China money growth suggests central bank relaxing credit

14 Sep, 2005

China's annual growth in broad money supply picked up for the sixth straight month in August, reinforcing analysts' views that the central bank is relaxing more than two years of tightening credit to control growth.
China also said retail sales in August rose 12.5 percent from a year earlier, which was slightly below forecasts but sufficient to suggest consumption was strong.
The central bank tightened credit to try to prevent the world's fastest growing major economy from overheating, but analysts said the latest figures suggested authorities were fine tuning their policies.
"The government is worrying about the impact on exports from the currency reform in July and rising trade frictions, while high global oil prices could also affect economic growth," said Zhao Xijun, an economist with People's University in Beijing.
China revalued the yuan in July by 2.1 percent and has been negotiating with Europe and China to resolve trade spats over textile exports.
Growth in the broad M2 money supply rose 17.3 percent during the 12 months to August 31, the central bank said, well above expectations for a rise of 16.5 percent.
It also showed that annual growth in M2 money supply has accelerated each month since a 14 percent rise in March.
Retail sales came in slightly below expectations for an increase of 12.8 percent and indicated a slowdown from annual growth in July of 12.7 percent and of 12.9 percent in June.
"This is a little bit lighter than had been forecast, but not enough to dislodge the view that the Chinese economy is growing satisfactorily," said Tim Condon, head of financial markets research with ING in Singapore.
Other figures showed China drew nearly $38 billion in foreign direct investment in the first eight months of the year, down 3 percent from a year earlier. Foreign investment, a key driver of the energetic export sector, has eased this year after rising 14 percent in 2004 to hit a record $61 billion.

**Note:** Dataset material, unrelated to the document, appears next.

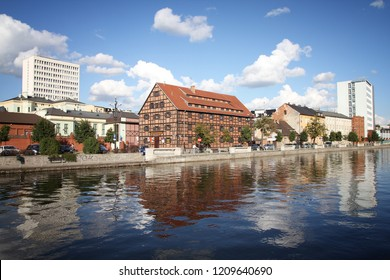 BYDGOSZCZ, POLAND - SEPTEMBER 4, 2010: People visit riverfront in Bydgoszcz. Bydgoszcz is the capital of region Kujawsko-Pomorskie visited by 2.25m tourists annually (2008).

For August alone, foreigners directly invested $4.9 billion in Chinese non-financial assets, such as factories, down about 6 percent, but the volatility of the monthly figures means economists like to look at the cumulative figure to see the longer trend. China is trying to reduce its reliance on investment to drive overall economic growth, which has been above 9 percent in annual terms for eight straight quarters.